Les caméras antidéflagrantes ne sont pas toutes identiques. Leurs fiches techniques peuvent sembler similaires, mais celles qui résistent aux environnements industriels ont quelques points communs. Voici ce que nous avons appris après avoir livré des milliers d'unités à des raffineries, des usines chimiques et des mines.
Commençons par le matériau du boîtier. L'acier inoxydable 304 est la référence. Il résiste à la corrosion et aux chocs, et ne se dégrade pas dans les environnements chimiques agressifs. Les alliages moins chers permettent de réaliser des économies à l'achat, mais coûtent plus cher à remplacer. Si un appareil photo n'est pas en acier inoxydable 304, nous nous poserions des questions.
Vérifiez ensuite les certifications. La certification antidéflagrante Zone 1 et Zone 2 indique que la caméra est conçue pour les atmosphères explosives. Les certifications ATEX, CE, FCC et RoHS doivent toutes être présentes. Il ne s'agit pas de certifications facultatives : elles sont obligatoires pour une utilisation légale dans la plupart des environnements industriels. L'absence de l'une d'entre elles représente un risque.
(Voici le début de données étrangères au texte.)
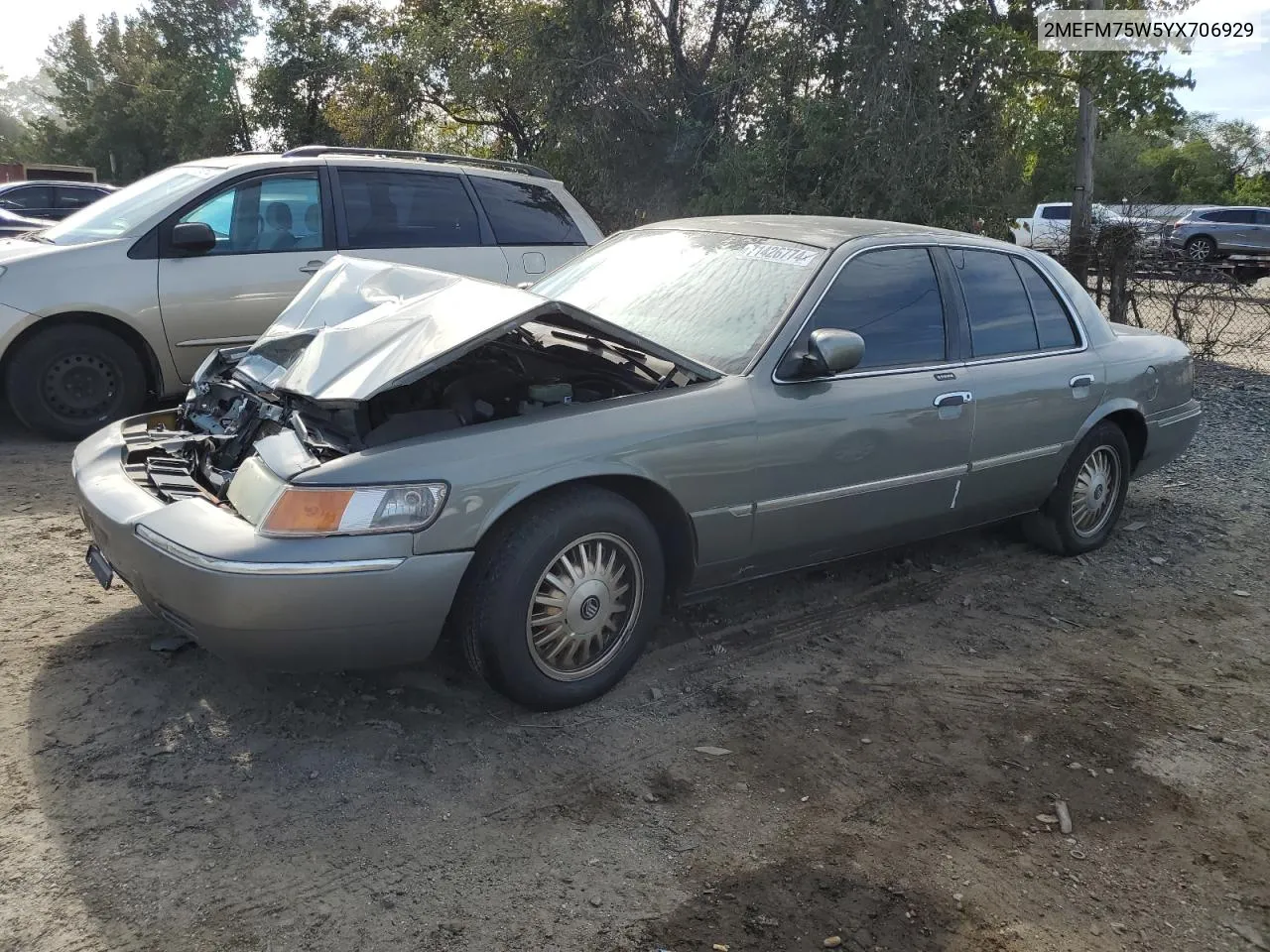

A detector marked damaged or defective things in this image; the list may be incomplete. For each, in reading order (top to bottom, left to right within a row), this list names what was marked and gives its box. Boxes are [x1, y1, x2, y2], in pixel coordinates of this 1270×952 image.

La vision nocturne n'est pas une option, elle est essentielle. Les sites industriels ne s'arrêtent pas à la tombée de la nuit. Un système de vision nocturne infrarouge d'une portée suffisante (100 mètres ou plus) est indispensable. Certains sites bénéficient également de l'imagerie thermique, qui permet de détecter les signatures thermiques malgré la poussière et le brouillard. Ceci est particulièrement utile pour repérer les équipements en surchauffe avant que cela ne pose problème.
Examinez la configuration d'installation. L'alimentation par Ethernet (PoE) simplifie le câblage en utilisant un seul câble pour l'alimentation et les données. C'est un point important dans les zones à risques où le passage de plusieurs câbles engendre des coûts et des risques supplémentaires. Vérifiez également les options de montage. Les configurations bullet, dôme et PTZ répondent à différents besoins de couverture ; assurez-vous donc que le modèle soit adapté à la configuration de votre site.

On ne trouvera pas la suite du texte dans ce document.